‘Mouthpiece’ Review: A Physical Manifestation of Women’s Complexities

Amy Nostbakken (top) and Norah Sadava (bottom) as Cassandra - Dada Films

Life, especially in that of a woman, is filled with moments in which we cannot react the way we want to because of politeness, civility, or the necessity of presenting ourselves as stable individuals. It’s one of the reasons why Mouthpiece, an original take on inner conflict, is immeasurably satisfying for those who have learned to grin and bear it — “it” being life.

Director Patricia Rozema loosely bases Mouthpiece on a theatrical play written by the film’s co-stars, and you can see the roots of this in how Mouthpiece chooses to manifest its protagonist’s multifaceted personality — Two actors, playing the same character; something seen on stage before, but rarely in cinema. There have been split personalities, doubles, psychological breakdowns, science-fiction tales, and twin twists, but nothing that’s an exact match of Mouthpiece’s off-trail route. Cassandra (played by both Amy Nostbakken and Norah Sadava) wakes up to a flood of missed calls and learns her mother (Maev Beaty) has suddenly passed away. Before there’s time to ask why two women are reacting to this news instead of one, the film starts visually explaining that they are the same.

Their movements are loosely in sync, their emotional states similar, and they both answer to the same name.

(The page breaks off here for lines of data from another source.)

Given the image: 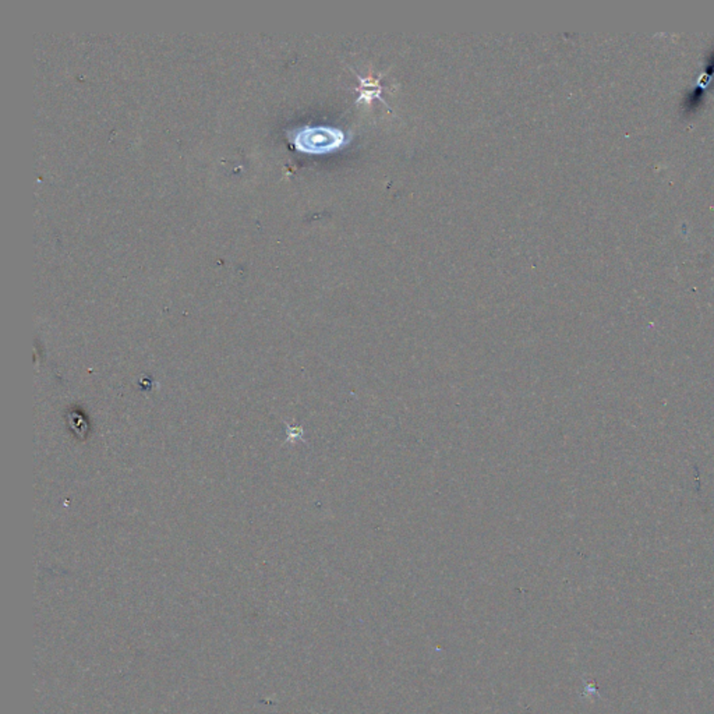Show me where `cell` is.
Masks as SVG:
<instances>
[{"mask_svg": "<svg viewBox=\"0 0 714 714\" xmlns=\"http://www.w3.org/2000/svg\"><path fill=\"white\" fill-rule=\"evenodd\" d=\"M294 145L308 154H329L349 143L347 134L340 129L329 126H308L294 134Z\"/></svg>", "mask_w": 714, "mask_h": 714, "instance_id": "1", "label": "cell"}]
</instances>
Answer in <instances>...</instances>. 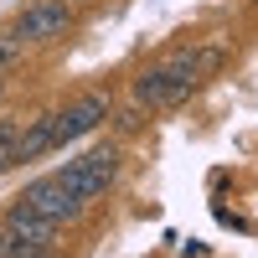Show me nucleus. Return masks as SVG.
<instances>
[{"mask_svg":"<svg viewBox=\"0 0 258 258\" xmlns=\"http://www.w3.org/2000/svg\"><path fill=\"white\" fill-rule=\"evenodd\" d=\"M222 47H191V52H176L155 62V68H145L135 78V109H170V103L191 98V88H197L202 78H212L222 68Z\"/></svg>","mask_w":258,"mask_h":258,"instance_id":"f257e3e1","label":"nucleus"},{"mask_svg":"<svg viewBox=\"0 0 258 258\" xmlns=\"http://www.w3.org/2000/svg\"><path fill=\"white\" fill-rule=\"evenodd\" d=\"M119 165H124V155H119V145H93L88 155H78L73 165H62L57 176L68 181V191L83 202V207H93L98 197H109V186L119 181Z\"/></svg>","mask_w":258,"mask_h":258,"instance_id":"f03ea898","label":"nucleus"},{"mask_svg":"<svg viewBox=\"0 0 258 258\" xmlns=\"http://www.w3.org/2000/svg\"><path fill=\"white\" fill-rule=\"evenodd\" d=\"M16 207L31 212V217H41V222H57V227H62V222H78L83 212H88V207L68 191V181H62L57 170H52V176H41V181H31V186L16 197Z\"/></svg>","mask_w":258,"mask_h":258,"instance_id":"7ed1b4c3","label":"nucleus"},{"mask_svg":"<svg viewBox=\"0 0 258 258\" xmlns=\"http://www.w3.org/2000/svg\"><path fill=\"white\" fill-rule=\"evenodd\" d=\"M73 21H78V11L68 6V0H31V6L16 16L11 31L26 41V47H47V41H62L73 31Z\"/></svg>","mask_w":258,"mask_h":258,"instance_id":"20e7f679","label":"nucleus"},{"mask_svg":"<svg viewBox=\"0 0 258 258\" xmlns=\"http://www.w3.org/2000/svg\"><path fill=\"white\" fill-rule=\"evenodd\" d=\"M109 114H114V103L103 98V93H83V98H73L68 109L52 114V150H68V145H78V140H88Z\"/></svg>","mask_w":258,"mask_h":258,"instance_id":"39448f33","label":"nucleus"},{"mask_svg":"<svg viewBox=\"0 0 258 258\" xmlns=\"http://www.w3.org/2000/svg\"><path fill=\"white\" fill-rule=\"evenodd\" d=\"M41 155H52V114L26 119V129H21V140H16V165L41 160Z\"/></svg>","mask_w":258,"mask_h":258,"instance_id":"423d86ee","label":"nucleus"},{"mask_svg":"<svg viewBox=\"0 0 258 258\" xmlns=\"http://www.w3.org/2000/svg\"><path fill=\"white\" fill-rule=\"evenodd\" d=\"M21 57H26V41H21L16 31H0V78H6Z\"/></svg>","mask_w":258,"mask_h":258,"instance_id":"0eeeda50","label":"nucleus"},{"mask_svg":"<svg viewBox=\"0 0 258 258\" xmlns=\"http://www.w3.org/2000/svg\"><path fill=\"white\" fill-rule=\"evenodd\" d=\"M16 140H21V124L16 119H0V170L16 165Z\"/></svg>","mask_w":258,"mask_h":258,"instance_id":"6e6552de","label":"nucleus"},{"mask_svg":"<svg viewBox=\"0 0 258 258\" xmlns=\"http://www.w3.org/2000/svg\"><path fill=\"white\" fill-rule=\"evenodd\" d=\"M68 6H88V0H68Z\"/></svg>","mask_w":258,"mask_h":258,"instance_id":"1a4fd4ad","label":"nucleus"},{"mask_svg":"<svg viewBox=\"0 0 258 258\" xmlns=\"http://www.w3.org/2000/svg\"><path fill=\"white\" fill-rule=\"evenodd\" d=\"M253 6H258V0H253Z\"/></svg>","mask_w":258,"mask_h":258,"instance_id":"9d476101","label":"nucleus"}]
</instances>
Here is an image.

While the people around Cassandra speak to her just one person, she receives the information through two different channels - both her. It might sound confusing, but it’s delicately put across that the actors are both playing the same person, not two different versions or psyches, but just a representation of Cassandra’s multiple layers and thought processes as a person.

Mouthpiece - Dada Films

Feeling as if there’s a multitude of different personas inside you may be a universal trait, but Mouthpiece takes a distinctively feminine route in coming to terms with this. It’s more focused on the grief Cassandra feels over her mother’s passing and the annoyances of womanhood than the fact the film is using two people to show it, which refreshingly makes the whole experiment feel like less of a show and more of an ingrained idea of consciousness. The project pivots around the relationship between mother and daughter as well as the expectations placed on women regarding how we should look and act. While Cassandra as a person is explored in the present, her mother makes appearances in the form of memories as Cassandra reminisces on her life.

My mother was so many things.

The film sometimes gets a little too caught up in the nostalgia, and can’t seem to quite decide on whether it wants Cassandra’s mother to be a snapshot or a fully fleshed out character stuck in the past, but the figure the film builds is one with reflections of both happy and sad times. Even though there’s not another actor there playing her, we know this woman also had many different sides to her.

While it might seem like Mouthpiece is pointing towards a concept of two versions of us being in our minds at all times by choosing to go with two performers to bring Cassandra to life — it more than hints towards this not being the case. For one, both of the portrayals are nuanced, and not utterly contrasting of one another. Sometimes, the taller Cassandra (Amy Nostbakken) is the one most lost in grief, but at other times the opposite is true. In another moment that expands on this idea, Catherine Lutes’ cinematography captures both actors in a dressing room, avoiding the store employee outside, they sit in a room with mirrors that create multiples of them, going on and on endlessly. It’s apparent that we aren’t seeing a woman split in two — we are seeing her infinite possibilities.

Sometimes the two manifestations are symbiotic, and at other times, they push against each other to the point of physically fighting in one breathtaking sequence. They’re always two sides of the same coin, but representative of different reactions to grief; and when one can’t handle something, the other takes over. While the part of Cassandra that drowns in loss stumbles away from her crying brother, also grieving for their mother, the shorter Cassandra (Norah Sadava) tries to console him. It’s one part of her needing to step back while the other fulfills sisterly duties. The shorter Cassandra also seems to be the one used as escapism from the suppressive nature of everyday politeness — crawling away from unwanted conversations — says “fuck you” to catcallers while her counterpart smiles, and is the voice of a youthful but self-assured woman. To say there’s something cathartic about that would be an understatement because Cassandra being represented by two people doesn’t mean she has to be restricted to one reaction.

The strange music pedaled by vocals and the exciting concept of the film is worth anyone’s time, but you do sadly feel said time as Mouthpiece feels longer than its short runtime should, and ultimately doesn’t find its footing between past and present. The portrait of the family dynamic gets lost in its pining, but Mouthpiece is a bold and well-acted shot at the almost impenetrable concept of self.

★★½

Mouthpiece will be released on the 31st of May.